What you are asked to do: Please write out the passage of the forum post on the alternating series starting with "Finding the sum" and going on through "the $\ldots$ part.", copied word for word.

----- Text excerpt -----

Finding the sum of an alternating series I want to find the sum of $$\sum_{n=1}^{\infty}\frac{(-1)^{n+1}}{n^2}$$ I know that this is equal to $\frac{\pi^2}{12}$ thus I was thinking this must just be a taylor series of some trigonometric function but after looking it up, I cannot seem to find one that satisfies this. Any suggestions are greatly appreciated.
From below the user states that $$\sum_{n=1}^{\infty}\frac{(-1)^{n+1}}{n^2} = \sum_{n=0}^{\infty}\left(\frac{1}{2n+1} \right)^2 -\sum_{n=1}^{\infty}\left(\frac{1}{2n}\right)^2 = \sum_{n=1}^{\infty}\frac{1}{n^2} - 2\sum_{n=1}^{\infty}\left(\frac{1}{2n}\right)^2 = \ldots = \frac{\pi^2}{12}$$
I want to know the details of the $\ldots$ part.

----- Raw data -----

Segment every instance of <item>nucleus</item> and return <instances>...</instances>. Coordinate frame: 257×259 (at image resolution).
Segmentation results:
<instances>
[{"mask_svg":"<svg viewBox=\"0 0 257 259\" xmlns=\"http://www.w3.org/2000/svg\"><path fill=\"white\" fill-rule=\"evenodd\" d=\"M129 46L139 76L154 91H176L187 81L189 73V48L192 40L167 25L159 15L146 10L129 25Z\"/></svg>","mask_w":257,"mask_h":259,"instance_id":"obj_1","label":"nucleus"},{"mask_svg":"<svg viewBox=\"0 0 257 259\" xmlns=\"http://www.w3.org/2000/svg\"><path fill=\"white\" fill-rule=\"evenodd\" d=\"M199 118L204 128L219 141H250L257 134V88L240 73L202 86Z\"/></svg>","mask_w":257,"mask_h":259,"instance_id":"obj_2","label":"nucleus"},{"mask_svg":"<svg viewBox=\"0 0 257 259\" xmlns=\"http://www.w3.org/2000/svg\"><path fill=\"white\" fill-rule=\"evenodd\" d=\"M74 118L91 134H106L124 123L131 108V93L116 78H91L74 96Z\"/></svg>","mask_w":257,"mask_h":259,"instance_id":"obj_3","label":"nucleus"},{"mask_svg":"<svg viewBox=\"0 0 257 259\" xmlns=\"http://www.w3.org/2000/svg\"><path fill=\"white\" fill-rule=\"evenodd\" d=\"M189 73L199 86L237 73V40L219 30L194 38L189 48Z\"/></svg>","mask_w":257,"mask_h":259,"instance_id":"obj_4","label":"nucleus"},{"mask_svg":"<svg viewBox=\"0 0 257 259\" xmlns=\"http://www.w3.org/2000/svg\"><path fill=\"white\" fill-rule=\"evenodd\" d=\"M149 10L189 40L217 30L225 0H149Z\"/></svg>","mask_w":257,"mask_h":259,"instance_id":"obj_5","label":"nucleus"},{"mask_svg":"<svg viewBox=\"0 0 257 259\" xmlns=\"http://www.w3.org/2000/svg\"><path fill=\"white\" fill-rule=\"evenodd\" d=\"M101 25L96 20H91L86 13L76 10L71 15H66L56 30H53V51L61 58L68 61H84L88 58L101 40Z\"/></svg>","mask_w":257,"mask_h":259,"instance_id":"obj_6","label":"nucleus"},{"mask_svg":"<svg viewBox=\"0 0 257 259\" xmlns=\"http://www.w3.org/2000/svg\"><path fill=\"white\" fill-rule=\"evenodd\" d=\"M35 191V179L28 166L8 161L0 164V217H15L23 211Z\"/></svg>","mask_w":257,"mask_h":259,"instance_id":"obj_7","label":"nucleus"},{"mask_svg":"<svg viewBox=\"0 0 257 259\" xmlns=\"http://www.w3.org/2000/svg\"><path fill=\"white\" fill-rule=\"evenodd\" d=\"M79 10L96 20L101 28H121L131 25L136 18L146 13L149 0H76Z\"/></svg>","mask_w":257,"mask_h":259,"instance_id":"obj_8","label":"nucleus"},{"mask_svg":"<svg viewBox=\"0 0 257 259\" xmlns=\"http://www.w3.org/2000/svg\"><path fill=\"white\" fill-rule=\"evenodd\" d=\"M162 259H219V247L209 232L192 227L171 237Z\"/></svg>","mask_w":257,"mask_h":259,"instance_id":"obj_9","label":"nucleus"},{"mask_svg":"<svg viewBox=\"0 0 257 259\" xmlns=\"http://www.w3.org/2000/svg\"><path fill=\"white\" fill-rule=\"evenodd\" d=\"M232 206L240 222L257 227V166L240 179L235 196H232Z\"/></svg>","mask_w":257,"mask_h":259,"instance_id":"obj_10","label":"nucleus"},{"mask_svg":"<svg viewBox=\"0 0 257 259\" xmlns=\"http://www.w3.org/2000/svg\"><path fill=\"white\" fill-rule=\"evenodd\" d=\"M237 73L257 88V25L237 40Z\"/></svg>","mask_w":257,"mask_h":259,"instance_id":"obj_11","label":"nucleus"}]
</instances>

-----

Solution for this exercise:
Finding the sum of an alternating series I want to find the sum of $$\sum_{n=1}^{\infty}\frac{(-1)^{n+1}}{n^2}$$ I know that this is equal to $\frac{\pi^2}{12}$ thus I was thinking this must just be a taylor series of some trigonometric function but after looking it up, I cannot seem to find one that satisfies this. Any suggestions are greatly appreciated.
From below the user states that $$\sum_{n=1}^{\infty}\frac{(-1)^{n+1}}{n^2} = \sum_{n=0}^{\infty}\left(\frac{1}{2n+1} \right)^2 -\sum_{n=1}^{\infty}\left(\frac{1}{2n}\right)^2 = \sum_{n=1}^{\infty}\frac{1}{n^2} - 2\sum_{n=1}^{\infty}\left(\frac{1}{2n}\right)^2 = \ldots = \frac{\pi^2}{12}$$
I want to know the details of the $\ldots$ part.